Strategies to enhance the capacity of grafted stem/progenitors cells to generate multipotential, proliferative and migrating pools of cells in the postnatal brain could be crucial for structural repair after brain damage. We investigated whether the over-expression of basic fibroblast growth factor 2 (FGF-2) in neural progenitor cells (NPCs) could provide a robust source of migrating NPCs for tissue repair in the rat cerebral cortex. Using live imaging we provide direct evidence that FGF-2 over-expression significantly enhances the migratory capacity of grafted NPCs in complex 3D structures, such as cortical slices. Furthermore, we show that the migratory as well as proliferative properties of FGF-2 over-expressing NPCs are maintained after in vivo transplantation. Importantly, after transplantation into a neonatal ischaemic cortex, FGF-2 over-expressing NPCs efficiently invade the injured cortex and generate an increased pool of immature neurons available for brain repair.

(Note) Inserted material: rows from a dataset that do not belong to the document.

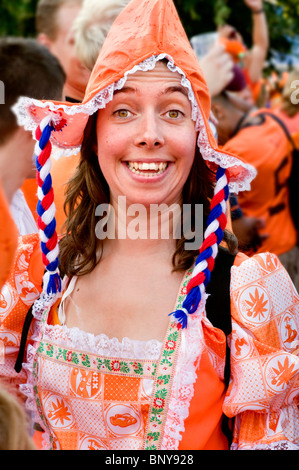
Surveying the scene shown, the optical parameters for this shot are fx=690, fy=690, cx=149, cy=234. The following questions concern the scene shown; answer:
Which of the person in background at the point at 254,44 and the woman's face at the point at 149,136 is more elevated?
the person in background at the point at 254,44

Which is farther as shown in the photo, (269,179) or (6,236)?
(269,179)

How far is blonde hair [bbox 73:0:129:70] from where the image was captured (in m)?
3.10

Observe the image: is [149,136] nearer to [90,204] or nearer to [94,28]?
[90,204]

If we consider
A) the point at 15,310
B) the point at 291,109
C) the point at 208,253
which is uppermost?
the point at 291,109

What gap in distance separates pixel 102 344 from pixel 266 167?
252 cm

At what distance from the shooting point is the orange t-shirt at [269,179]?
4.19 metres

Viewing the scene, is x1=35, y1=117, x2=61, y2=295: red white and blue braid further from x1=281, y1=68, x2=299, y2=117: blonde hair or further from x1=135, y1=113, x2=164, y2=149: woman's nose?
x1=281, y1=68, x2=299, y2=117: blonde hair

Differentiation of progenitor cells into immature neurons was correlated with a gradual down-regulation of the FGF-2 transgene. These results reveal an important role for FGF-2 in regulating NPCs functions when interacting with the host tissue and offer a potential strategy to generate a robust source of migrating and immature progenitors for repairing a neonatal ischaemic cortex.

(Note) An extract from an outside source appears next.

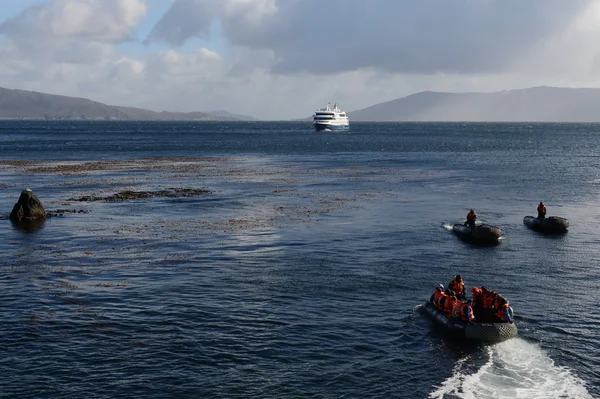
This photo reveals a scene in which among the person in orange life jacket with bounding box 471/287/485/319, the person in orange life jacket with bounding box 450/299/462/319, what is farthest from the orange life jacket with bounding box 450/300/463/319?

GABA regulates dendritic growth by stabilizing lamellipodia in newly generated interneurons of the olfactory bulb.

The initial formation and growth of dendrites is a critical step leading to the integration of newly generated neurons into postnatal functional networks. However, the cellular mechanisms and extracellular signals regulating this process remain mostly unknown. By directly observing newborn neurons derived from the subventricular zone in culture as well as in olfactory bulb slices, we show that ambient GABA acting through GABA(A) receptors is essential for the temporal stability of lamellipodial protrusions in dendritic growth cones but did not interfere with filopodia dynamics. Furthermore, we provide direct evidence that ambient GABA is required for the proper initiation and elongation of dendrites by promoting the rapid stabilization of new dendritic segments after their extension. The effects of GABA on the initial formation of dendrites depend on depolarization and Ca2+ influx and are associated with a higher stability of microtubules. Together, our results indicate that ambient GABA is a key regulator of dendritic initiation in postnatally generated olfactory interneurons and offer a mechanism by which this neurotransmitter drives early dendritic growth.

The polysialylated neural cell adhesion molecule promotes neurogenesis in vitro.

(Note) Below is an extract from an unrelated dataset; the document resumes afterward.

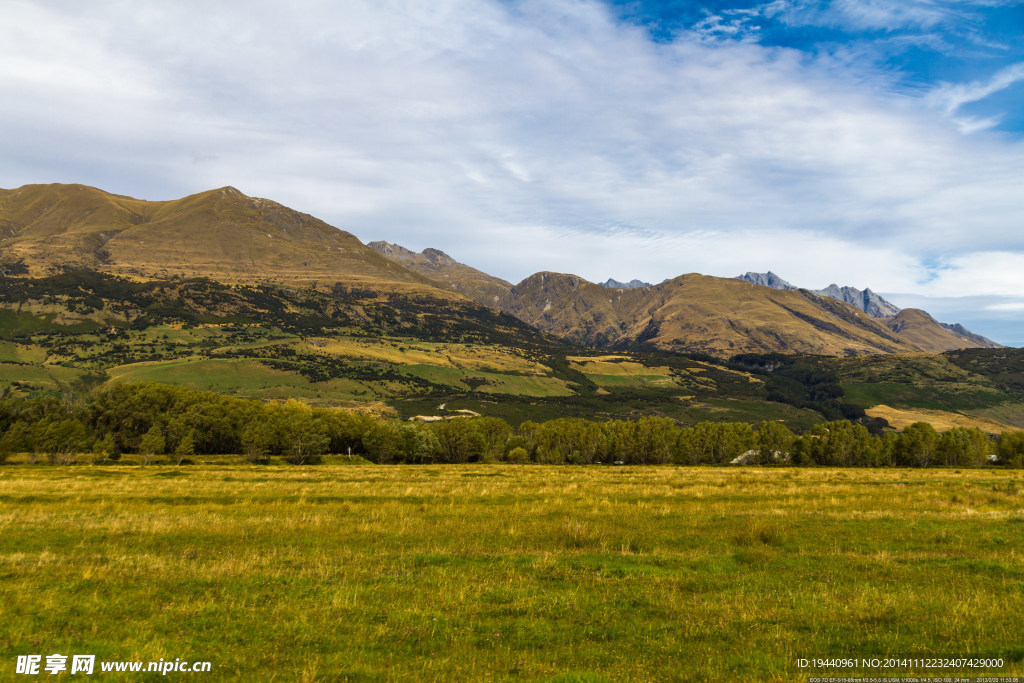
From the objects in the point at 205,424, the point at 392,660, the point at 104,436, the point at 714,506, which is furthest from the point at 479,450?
the point at 392,660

A characteristic feature of neurogenic sites in the postnatal brain is the expression of the polysialylated forms of the neural cell adhesion molecule (PSA-NCAM). To investigate the role of PSA-NCAM in generation of neuronal populations, we developed an in vitro model where neurogenesis occurs in primary cortical cultures following serum withdrawal. We show that removal or inactivation of the PSA tail of NCAM in these cultures leads to a significant decrease in the number of newly generated neurons. Similarly, cultures prepared from NCAM knock-out mice exhibit a significantly reduced neurogenesis. Pulse-chase experiments using the proliferation marker BrdU reveal that the lack of PSA does not affect the mitotic rate of neural progenitors but rather, it reduces the early survival of newly generated neurons. These results suggest that, in addition to its role in the migration of neuronal progenitors, PSA-NCAM is required for the adequate survival of these cells.